Supplied entries
────────────────
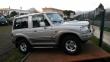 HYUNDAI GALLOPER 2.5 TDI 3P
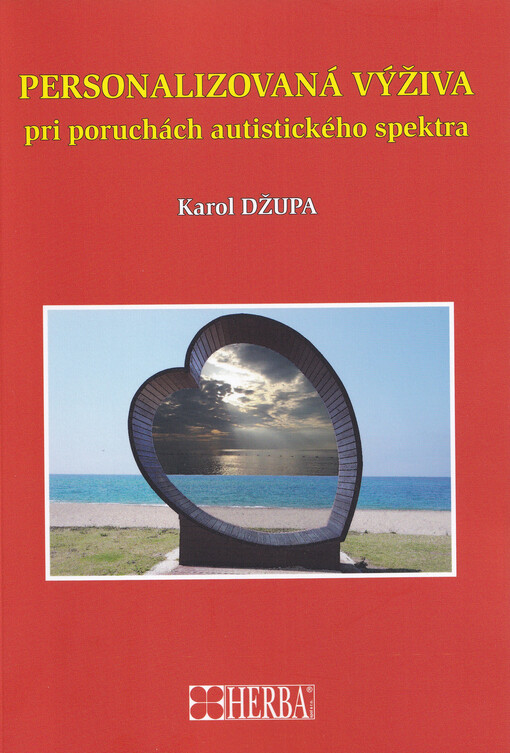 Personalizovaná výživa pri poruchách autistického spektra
────────────────
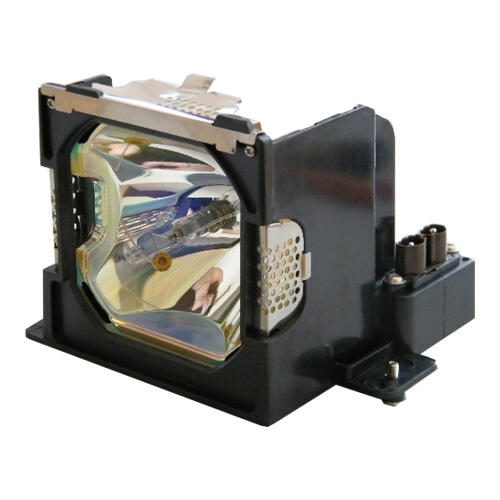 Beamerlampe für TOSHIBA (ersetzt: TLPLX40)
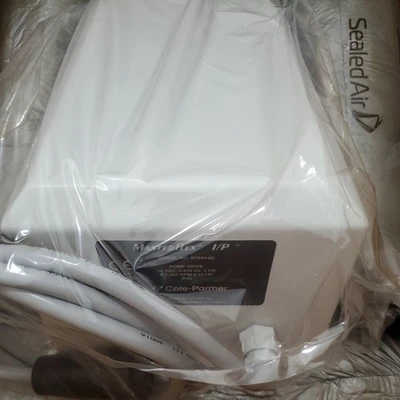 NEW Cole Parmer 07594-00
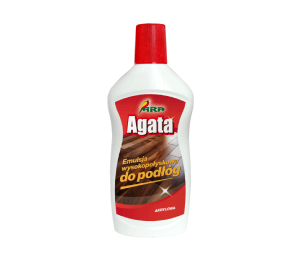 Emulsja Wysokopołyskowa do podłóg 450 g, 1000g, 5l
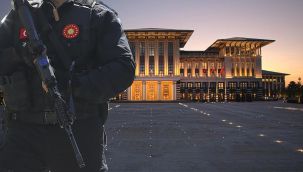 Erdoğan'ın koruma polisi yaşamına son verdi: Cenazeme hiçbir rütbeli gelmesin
────────────────
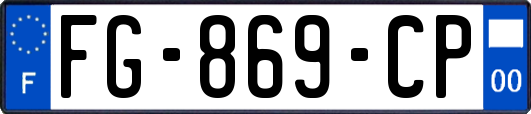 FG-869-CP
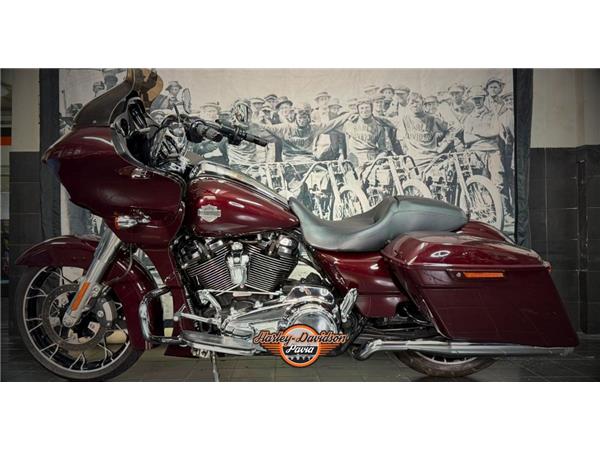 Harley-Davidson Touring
────────────────
Task directions
In the records above, find the line containing "HYUNDAI GALLOPER 2.5 TDI 3P" and the line containing "Personalizovaná výživa pri", then give both of them again word for word along with every line between. Omit any pictures.

Written solution
 HYUNDAI GALLOPER 2.5 TDI 3P
 Personalizovaná výživa pri poruchách autistického spektra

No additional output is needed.